Scientific classification
- Kingdom: Plantae
- Clade: Embryophytes
- Clade: Tracheophytes
- Clade: Angiosperms
- Clade: Monocots
- Clade: Commelinids
- Order: Arecales
- Family: Arecaceae
- Genus: Syagrus
- Species: S. macrocarpa
- Binomial name: Syagrus macrocarpa Barb.Rodr. [1879]
- Synonyms: Cocos macrocarpa (Barb.Rodr.) Barb.Rodr. [1882]; Cocos getuliana Bondar [1941]; Barbosa getuliana (Bondar) A.D.Hawkes [1952]; Syagrus getuliana (Bondar) Glassman [1963]; Cocos procopiana Glaz. ex Drude [1881]; Calappa procopiana (Glaz. ex Drude) Kuntze [1891];

= Syagrus macrocarpa =

- Genus: Syagrus (plant)
- Species: macrocarpa
- Authority: Barb.Rodr. [1879]
- Conservation status: EN
- Synonyms: Cocos macrocarpa (Barb.Rodr.) Barb.Rodr. [1882], Cocos getuliana Bondar [1941], Barbosa getuliana (Bondar) A.D.Hawkes [1952], Syagrus getuliana (Bondar) Glassman [1963], Cocos procopiana Glaz. ex Drude [1881], Calappa procopiana (Glaz. ex Drude) Kuntze [1891]

Species of palm

Syagrus macrocarpa is a rare species of palm found only as scattered isolated individuals and small groups in the east of the Brazilian states of Espírito Santo, Minas Gerais and Rio de Janeiro. It grows to 4-10m tall, with 8-20 leaves to 2m long. The leaves are bent at the end, with very hairy margins near the trunk, and consist of 180-320 slightly coiled leaflets irregularly arranged in several planes on the rake. The fruit are oval, greenish-yellow, 6–9 cm long. It is grown in cultivation. Seeds are difficult to germinate, with low rates of germination.
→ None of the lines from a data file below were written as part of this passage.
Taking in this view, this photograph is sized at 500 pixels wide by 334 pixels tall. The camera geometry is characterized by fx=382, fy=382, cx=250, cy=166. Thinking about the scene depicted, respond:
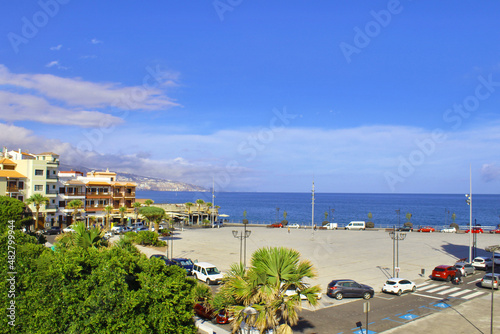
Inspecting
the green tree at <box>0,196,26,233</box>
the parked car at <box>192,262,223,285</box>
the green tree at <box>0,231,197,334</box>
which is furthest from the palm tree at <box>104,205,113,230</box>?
the green tree at <box>0,231,197,334</box>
Common names for it in Minas Gerais are baba-de-boi-grande and maria-rosa.

== Taxonomy ==
Unlike most other species of Syagrus, this species started in 1879 as a Syagrus, as João Barbosa Rodrigues classified it along with Karl von Martius' S. cocoides. Three years later Rodrigues synonymised the genus Syagrus with Cocos (it was resurrected in 1916 by Beccari).

== Description ==
It is quite similar to Syagrus romanzoffiana, but differs by being smaller, with smaller leaves and inflorescence, but with much larger fruit and female flowers. Unlike the spiral placement of the racemes (branches) of the inflorescence in S. romanzoffiana, S. macrocarpa has its racemes unilaterally arranged. S. cocoides also is similar but has smaller fruit and spirally placed racemes in the inflorescence.

Noblick, writing for the IUCN in 1998, mentions his concern that the scattered nature of the population might harm the species in the long term due to inbreeding.